HIGH COURT, SOUTH GAUTENG LOCAL DIVISION (JOHANNESBURG)

Case No. 20456/2014

Date: 11 July 2014

Reportable

Of interest to other judges

In the matter between:

ATCHUTHANANDAN NADARAJA MOODLEY..........................................................................Applicant

and

ON DIGITAL MEDIA (PTY) LTD........................................................................................First Respondent

PETRUS FRANCOIS VAN DEN STEEN N.O. …...........................................................Second Respondent

STARTIMES COMMUNICATIONS

TECHNOLOGY COMPANY LTD ….................................................................................Third Respondent

FIRST AONE TRADE AND INVEST 12 (PTY) LTD......................................................Fourth Respondent

NATIONAL EMPOWERMENT FUND...............................................................................Fifth Respondent

REDGOLD INVESTMENTS 16 (PTY) LTD.......................................................................Sixth Respondent

SES GLOBAL AFRICA SA..............................................................................................Seventh Respondent

INDUSTRIAL DEVELOPMENT CORPORATION OF SA...........................................Eighth Respondent

FIRST NATIONAL MEDIA INVESTMENT

HOLDINGS (PTY) LTD.......................................................................................................Ninth Respondent

COMPANIES AND INTELLECTUAL

PROPERTY COMMISSION................................................................................................Tenth Respondent

HANTEX INTERNATIONAL COMPANY LTD..........................................................Eleventh Respondent

2012/200078/07 (SOUTH AFRICA) (PTY) LTD.............................................................Twelfth Respondent

DIDUSCAN (PTY) LTD.................................................................................................Thirteenth Respondent

DEVELOPMENT BANK OF SA LTD........................................................................Fourteenth Respondent

Case Summary: Companies Act 71 of 2008 - Business Rescue Proceedings -Whether the general moratorium on legal proceedings against a company in business rescue provided for in s 133 of the Companies Act finds application in legal proceedings against a company in business rescue and its business rescue practitioner in connection with the business rescue plan, its interpretation and execution towards implementation - Whether the adopted business rescue plan has been executed according to its terms and in accordance with the applicable provisions of the Companies Act.

# [Prompt 1]
Find every line in the listing that contains the word "smiling" and copy each of those lines.
The court document and the listing that follows have no connection to each other.

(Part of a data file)
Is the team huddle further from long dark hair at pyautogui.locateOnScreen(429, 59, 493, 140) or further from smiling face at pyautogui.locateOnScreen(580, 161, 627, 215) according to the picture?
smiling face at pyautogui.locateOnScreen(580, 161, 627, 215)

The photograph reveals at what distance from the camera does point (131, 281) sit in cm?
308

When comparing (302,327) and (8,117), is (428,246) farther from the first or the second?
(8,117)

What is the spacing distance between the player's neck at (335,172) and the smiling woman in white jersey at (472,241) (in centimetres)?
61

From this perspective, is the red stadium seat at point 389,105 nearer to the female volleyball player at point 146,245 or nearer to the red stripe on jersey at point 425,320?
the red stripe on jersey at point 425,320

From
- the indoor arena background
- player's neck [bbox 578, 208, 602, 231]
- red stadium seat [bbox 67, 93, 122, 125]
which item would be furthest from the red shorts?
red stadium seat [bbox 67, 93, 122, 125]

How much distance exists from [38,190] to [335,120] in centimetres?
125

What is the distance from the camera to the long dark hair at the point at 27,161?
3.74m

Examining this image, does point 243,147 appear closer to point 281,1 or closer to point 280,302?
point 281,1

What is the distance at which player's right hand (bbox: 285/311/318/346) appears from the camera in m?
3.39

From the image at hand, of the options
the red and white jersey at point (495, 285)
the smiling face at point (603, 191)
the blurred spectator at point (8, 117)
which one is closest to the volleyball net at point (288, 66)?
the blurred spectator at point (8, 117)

---

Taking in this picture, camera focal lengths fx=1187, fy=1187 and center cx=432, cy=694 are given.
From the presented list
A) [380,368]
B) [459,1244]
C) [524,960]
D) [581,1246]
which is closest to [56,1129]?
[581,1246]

# [Prompt 2]
Give the name of every party in the court document whose name includes "(PTY) LTD".

# [Response 1]
Is the team huddle further from long dark hair at pyautogui.locateOnScreen(429, 59, 493, 140) or further from smiling face at pyautogui.locateOnScreen(580, 161, 627, 215) according to the picture?
smiling face at pyautogui.locateOnScreen(580, 161, 627, 215)
What is the spacing distance between the player's neck at (335,172) and the smiling woman in white jersey at (472,241) (in centimetres)?
the smiling face at point (603, 191)

# [Response 2]
ON DIGITAL MEDIA (PTY) LTD
FIRST AONE TRADE AND INVEST 12 (PTY) LTD
REDGOLD INVESTMENTS 16 (PTY) LTD
FIRST NATIONAL MEDIA INVESTMENT HOLDINGS (PTY) LTD
2012/200078/07 (SOUTH AFRICA) (PTY) LTD
DIDUSCAN (PTY) LTD